Но когда он отнимает рот, с которого падают светлые капли, то неожиданно его обоняния касается удивительный аромат -- тонкий, нежный и упоительно скромный. Следя за ним, поворачивая голову в разные стороны, вдыхая воздух расширенными ноздрями, точно собака на охоте, он спускается вниз, в сырой, мокроватый овраг, куда ручейком стекает вода, переполняющая чашу. Чудесное открытие. Целый оазис наших милых, темных, маленьких северных фиалок, благоухающих, как нигде в целом мире.
Он осторожно, ползая на коленях, рвет цветы, стараясь их не мять, делает с бессознательным изяществом небольшой букетик, обворачивает его круглыми, влажными листьями и, наконец, обматывает ниткой, которую зубами выдергивает из казенного платка.

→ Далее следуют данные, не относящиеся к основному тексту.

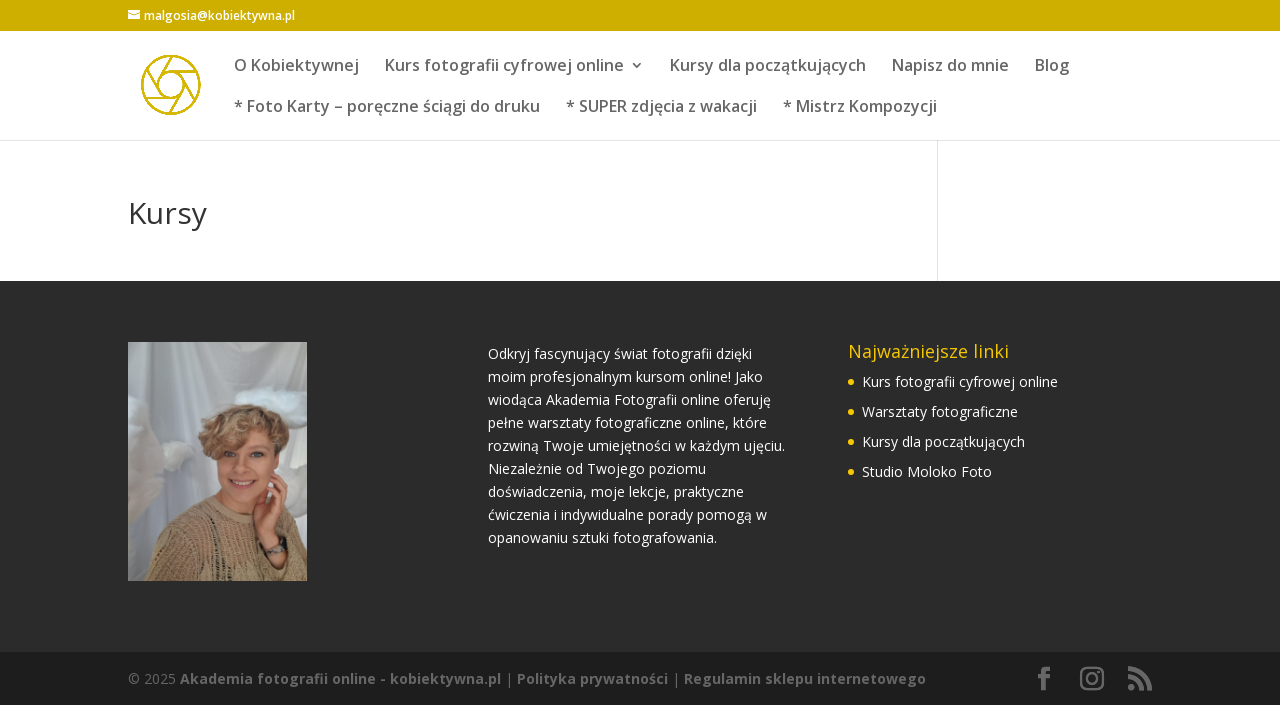

--- FILE ---
content_type: text/css; charset=UTF-8
request_url: https://www.kobiektywna.pl/wp-content/cache/min/1/wp-content/plugins/responsive-gallery-with-lightbox/css/img-gallery.css?ver=1769805977
body_size: 202
content:
.gall-img-responsive{width:100%!important;height:auto!important;display:block!important}.gal-container{margin-bottom:60px;padding-top:20px;overflow:hidden;display:block}.b-wrapper h2{color:#ffffff!important;font-size:17px!important;padding-bottom:5px!important;margin-bottom:5px!important;padding-left:5px!important;padding-right:5px!important}.b-wrapper p a i{color:#ffffff!important}.wl-gallery{margin-bottom:20px}.isotope,.isotope .isotope-item{-webkit-transition-duration:0.8s;-moz-transition-duration:0.8s;-ms-transition-duration:0.8s;-o-transition-duration:0.8s;transition-duration:0.8s}.isotope{-webkit-transition-property:height,width;-moz-transition-property:height,width;-ms-transition-property:height,width;-o-transition-property:height,width;transition-property:height,width}.isotope .isotope-item{-webkit-transition-property:-webkit-transform,opacity;-moz-transition-property:-moz-transform,opacity;-ms-transition-property:-ms-transform,opacity;-o-transition-property:-o-transform,opacity;transition-property:transform,opacity}.isotope.no-transition,.isotope.no-transition .isotope-item,.isotope .isotope-item.no-transition{-webkit-transition-duration:0s;-moz-transition-duration:0s;-ms-transition-duration:0s;-o-transition-duration:0s;transition-duration:0s}media="all" *:before,*:after{-moz-box-sizing:border-box;box-sizing:content-box}

--- FILE ---
content_type: text/css; charset=UTF-8
request_url: https://www.kobiektywna.pl/wp-content/cache/min/1/wp-content/plugins/portfolio-wp/css/crp-tc-buttons.css?ver=1769805977
body_size: 68
content:
i.mce-i-icon{font:400 20px/1 dashicons;padding:0;vertical-align:top;speak:none;-webkit-font-smoothing:antialiased;-moz-osx-font-smoothing:grayscale;margin-left:-2px;padding-right:2px}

Но когда он опять подымается наверх, на полузаросшую травой дорогу, то невиданное, очаровательное зрелище заставляет его остановиться в немом восторге, почти в страхе. Прямо на него, посредине аллеи, медленно движется, точно плывет в воздухе, не касаясь земли ногами, женщина. Она вся в белом и среди густой темной зелени подобна оживленному чудом мраморному изваянию, сошедшему с пьедестала. Она все ближе и ближе, точно надвигающееся сладкое и грозное чудо. Она высока, легка и стройна, и ее цветущее лицо прекрасно. Ее руки со свободной грацией опущены вдоль бедер. Как царская корона, лежат вокруг ее головы тяжелые сияющие золотые косы, и кто-то невидимый осыпает сверху ее белую фигуру золотыми скользящими лепестками. Теперь она в двух шагах... Каждая черта ее молодого свежего лица чиста, благородна и проста, как гениальная мелодия. Взгляд ее широких глаз необычайно добр, ясен и радостен. И цвет их странно напоминает те цветы, которые дрожат в руке неподвижного мальчика.